▸ **Work to be completed**
Please edit the listing below so that each "green hedge" becomes "green bush", and reproduce every other line unchanged.

Listing of spatial question data:
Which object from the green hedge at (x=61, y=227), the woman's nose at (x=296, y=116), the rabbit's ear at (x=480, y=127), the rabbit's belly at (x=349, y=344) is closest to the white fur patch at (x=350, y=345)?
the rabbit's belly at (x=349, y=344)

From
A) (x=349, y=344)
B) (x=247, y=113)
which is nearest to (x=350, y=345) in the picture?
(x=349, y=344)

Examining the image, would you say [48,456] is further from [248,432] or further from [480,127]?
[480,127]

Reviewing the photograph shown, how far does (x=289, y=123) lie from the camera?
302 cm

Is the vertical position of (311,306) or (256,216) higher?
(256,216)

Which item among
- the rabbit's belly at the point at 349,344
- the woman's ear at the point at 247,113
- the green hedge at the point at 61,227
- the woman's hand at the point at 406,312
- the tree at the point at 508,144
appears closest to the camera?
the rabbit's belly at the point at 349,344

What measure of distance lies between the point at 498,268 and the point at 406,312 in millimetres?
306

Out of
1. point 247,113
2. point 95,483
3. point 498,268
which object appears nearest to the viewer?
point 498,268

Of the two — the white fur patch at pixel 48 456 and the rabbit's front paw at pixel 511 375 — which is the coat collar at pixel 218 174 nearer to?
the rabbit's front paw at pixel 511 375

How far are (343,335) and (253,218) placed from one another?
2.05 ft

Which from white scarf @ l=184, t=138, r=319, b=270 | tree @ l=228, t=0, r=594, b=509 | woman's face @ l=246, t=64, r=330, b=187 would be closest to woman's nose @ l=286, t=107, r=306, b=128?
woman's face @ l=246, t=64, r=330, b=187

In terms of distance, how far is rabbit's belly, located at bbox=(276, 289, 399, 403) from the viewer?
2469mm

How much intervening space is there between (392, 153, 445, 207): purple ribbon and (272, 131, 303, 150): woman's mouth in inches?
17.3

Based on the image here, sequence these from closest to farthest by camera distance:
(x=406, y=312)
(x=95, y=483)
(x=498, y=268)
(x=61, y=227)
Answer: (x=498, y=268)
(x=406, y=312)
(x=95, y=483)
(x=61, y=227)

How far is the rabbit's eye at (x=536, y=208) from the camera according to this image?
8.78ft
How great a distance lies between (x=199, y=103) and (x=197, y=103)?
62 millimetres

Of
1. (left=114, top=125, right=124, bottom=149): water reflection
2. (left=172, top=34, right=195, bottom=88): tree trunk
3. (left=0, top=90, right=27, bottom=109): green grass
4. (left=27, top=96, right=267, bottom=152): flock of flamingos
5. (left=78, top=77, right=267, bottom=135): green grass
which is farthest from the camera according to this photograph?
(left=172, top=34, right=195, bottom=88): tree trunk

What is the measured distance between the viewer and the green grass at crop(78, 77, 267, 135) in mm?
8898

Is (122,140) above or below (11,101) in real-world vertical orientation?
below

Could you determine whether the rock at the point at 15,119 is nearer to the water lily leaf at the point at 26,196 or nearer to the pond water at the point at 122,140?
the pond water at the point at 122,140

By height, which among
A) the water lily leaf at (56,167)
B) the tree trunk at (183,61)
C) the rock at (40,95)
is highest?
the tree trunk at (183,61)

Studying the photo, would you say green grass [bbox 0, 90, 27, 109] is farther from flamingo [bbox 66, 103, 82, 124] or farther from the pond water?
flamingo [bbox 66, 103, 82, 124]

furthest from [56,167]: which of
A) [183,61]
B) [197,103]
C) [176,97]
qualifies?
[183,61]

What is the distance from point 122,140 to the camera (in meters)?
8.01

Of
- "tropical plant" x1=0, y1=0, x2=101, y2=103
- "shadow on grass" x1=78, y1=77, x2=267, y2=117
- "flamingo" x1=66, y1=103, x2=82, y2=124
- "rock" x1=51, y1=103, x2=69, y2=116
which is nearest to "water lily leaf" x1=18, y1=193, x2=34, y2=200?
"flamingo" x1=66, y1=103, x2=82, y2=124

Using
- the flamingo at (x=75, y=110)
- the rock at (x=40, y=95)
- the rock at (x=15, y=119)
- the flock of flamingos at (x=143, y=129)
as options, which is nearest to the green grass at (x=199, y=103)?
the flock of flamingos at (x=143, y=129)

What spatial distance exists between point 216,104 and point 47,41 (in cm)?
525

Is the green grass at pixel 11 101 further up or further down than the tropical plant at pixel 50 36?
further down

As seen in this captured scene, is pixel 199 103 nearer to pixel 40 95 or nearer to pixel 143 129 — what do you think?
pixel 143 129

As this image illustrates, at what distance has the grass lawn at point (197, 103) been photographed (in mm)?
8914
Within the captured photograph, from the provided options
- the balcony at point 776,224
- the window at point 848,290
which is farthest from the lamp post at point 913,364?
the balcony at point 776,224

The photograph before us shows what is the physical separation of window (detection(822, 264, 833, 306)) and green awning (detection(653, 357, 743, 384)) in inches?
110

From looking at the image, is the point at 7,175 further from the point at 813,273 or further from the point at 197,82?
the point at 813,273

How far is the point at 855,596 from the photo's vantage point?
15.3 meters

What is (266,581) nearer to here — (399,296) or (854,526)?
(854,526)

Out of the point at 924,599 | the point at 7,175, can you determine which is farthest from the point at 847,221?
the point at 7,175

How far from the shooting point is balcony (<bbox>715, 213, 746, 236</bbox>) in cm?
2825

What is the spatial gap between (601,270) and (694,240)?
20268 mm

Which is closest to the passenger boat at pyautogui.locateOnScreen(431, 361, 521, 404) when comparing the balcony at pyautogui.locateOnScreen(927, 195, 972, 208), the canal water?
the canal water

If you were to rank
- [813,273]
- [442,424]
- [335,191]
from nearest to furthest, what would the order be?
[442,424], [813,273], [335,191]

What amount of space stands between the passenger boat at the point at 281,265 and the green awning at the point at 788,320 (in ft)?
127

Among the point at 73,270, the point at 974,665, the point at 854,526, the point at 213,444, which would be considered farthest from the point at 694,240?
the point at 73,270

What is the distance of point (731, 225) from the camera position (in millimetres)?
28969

▸ **Final result**
Which object from the green bush at (x=61, y=227), the woman's nose at (x=296, y=116), the rabbit's ear at (x=480, y=127), the rabbit's belly at (x=349, y=344) is closest to the white fur patch at (x=350, y=345)?
the rabbit's belly at (x=349, y=344)

From
A) (x=349, y=344)
B) (x=247, y=113)
which is nearest to (x=350, y=345) in the picture?
(x=349, y=344)

Examining the image, would you say [48,456] is further from [248,432] or further from [480,127]?
[480,127]

Reviewing the photograph shown, how far does (x=289, y=123) lie from the camera?
302 cm

Is the vertical position of (311,306) or (256,216) higher?
(256,216)

Which item among
- the rabbit's belly at the point at 349,344
- the woman's ear at the point at 247,113
- the green bush at the point at 61,227
- the woman's hand at the point at 406,312
- the tree at the point at 508,144
appears closest to the camera?
the rabbit's belly at the point at 349,344

What measure of distance lies between the point at 498,268 and the point at 406,312 in millimetres?
306

Out of
1. point 247,113
2. point 95,483
3. point 498,268
which object appears nearest to the viewer?
point 498,268

Of the two — the white fur patch at pixel 48 456 and the rabbit's front paw at pixel 511 375 — which is the coat collar at pixel 218 174 nearer to?
the rabbit's front paw at pixel 511 375

How far are (343,335) and (253,218) placed from one another?
2.05 ft

Which from white scarf @ l=184, t=138, r=319, b=270 | tree @ l=228, t=0, r=594, b=509 | woman's face @ l=246, t=64, r=330, b=187 would be closest to woman's nose @ l=286, t=107, r=306, b=128?
woman's face @ l=246, t=64, r=330, b=187

In terms of distance, how far is rabbit's belly, located at bbox=(276, 289, 399, 403) from the viewer?
2469mm

How much intervening space is there between (392, 153, 445, 207): purple ribbon and (272, 131, 303, 150): woman's mouth in inches?
17.3

Based on the image here, sequence these from closest to farthest by camera distance:
(x=406, y=312)
(x=95, y=483)
(x=498, y=268)
(x=61, y=227)
Answer: (x=498, y=268)
(x=406, y=312)
(x=95, y=483)
(x=61, y=227)

How far is the rabbit's eye at (x=536, y=208) from the camera according to this image?
8.78ft
How great a distance lies between (x=199, y=103) and (x=197, y=103)?
62 millimetres

Of
1. (left=114, top=125, right=124, bottom=149): water reflection
2. (left=172, top=34, right=195, bottom=88): tree trunk
3. (left=0, top=90, right=27, bottom=109): green grass
4. (left=27, top=96, right=267, bottom=152): flock of flamingos
5. (left=78, top=77, right=267, bottom=135): green grass
which is farthest from the camera according to this photograph?
(left=172, top=34, right=195, bottom=88): tree trunk

What is the measured distance between the viewer and the green grass at crop(78, 77, 267, 135) in mm?
8898

Is (122,140) above or below (11,101) in real-world vertical orientation?
below

Could you determine whether the rock at the point at 15,119 is nearer to the water lily leaf at the point at 26,196 or nearer to the pond water at the point at 122,140?
the pond water at the point at 122,140

By height, which among
A) the water lily leaf at (56,167)
B) the tree trunk at (183,61)
C) the rock at (40,95)
is highest?
the tree trunk at (183,61)

Studying the photo, would you say green grass [bbox 0, 90, 27, 109] is farther from flamingo [bbox 66, 103, 82, 124] or farther from the pond water?
flamingo [bbox 66, 103, 82, 124]

furthest from [56,167]: which of
A) [183,61]
B) [197,103]
C) [176,97]
qualifies?
[183,61]

What is the distance from point 122,140 to the camera (in meters)?
8.01

Of
- "tropical plant" x1=0, y1=0, x2=101, y2=103
- "shadow on grass" x1=78, y1=77, x2=267, y2=117
- "flamingo" x1=66, y1=103, x2=82, y2=124
- "rock" x1=51, y1=103, x2=69, y2=116
which is nearest to "water lily leaf" x1=18, y1=193, x2=34, y2=200?
"flamingo" x1=66, y1=103, x2=82, y2=124

Using
- the flamingo at (x=75, y=110)
- the rock at (x=40, y=95)
- the rock at (x=15, y=119)
- the flock of flamingos at (x=143, y=129)
as options, which is nearest to the green grass at (x=199, y=103)?
the flock of flamingos at (x=143, y=129)

What spatial distance exists between point 216,104 and point 47,41 (in cm)?
525

Is the green grass at pixel 11 101 further up or further down than the tropical plant at pixel 50 36?
further down

As seen in this captured scene, is pixel 199 103 nearer to pixel 40 95 or nearer to pixel 143 129 — what do you think?
pixel 143 129

As this image illustrates, at what distance has the grass lawn at point (197, 103) been photographed (in mm)?
8914
Within the captured photograph, from the provided options
- the balcony at point 776,224
- the window at point 848,290
which is farthest from the lamp post at point 913,364?
the balcony at point 776,224

The photograph before us shows what is the physical separation of window (detection(822, 264, 833, 306)) and green awning (detection(653, 357, 743, 384)) in inches?
110

From looking at the image, is the point at 7,175 further from the point at 813,273 or further from the point at 197,82?
the point at 813,273

How far is the point at 855,596 from the photo's vantage point?
15.3 meters

What is (266,581) nearer to here — (399,296) or (854,526)?
(854,526)

Out of the point at 924,599 | the point at 7,175, can you determine which is farthest from the point at 847,221?
the point at 7,175

How far from the shooting point is balcony (<bbox>715, 213, 746, 236</bbox>) in cm?
2825

What is the spatial gap between (601,270) and (694,240)?
20268 mm

Which is closest to the passenger boat at pyautogui.locateOnScreen(431, 361, 521, 404) when comparing the balcony at pyautogui.locateOnScreen(927, 195, 972, 208), the canal water?
the canal water

If you were to rank
- [813,273]
- [442,424]
- [335,191]
from nearest to furthest, what would the order be?
[442,424], [813,273], [335,191]

What amount of space stands between the passenger boat at the point at 281,265 and the green awning at the point at 788,320 (in ft)?
127

Among the point at 73,270, the point at 974,665, the point at 854,526, the point at 213,444, which would be considered farthest from the point at 694,240?
the point at 73,270

What is the distance of point (731, 225) from the camera position (in millimetres)?
28969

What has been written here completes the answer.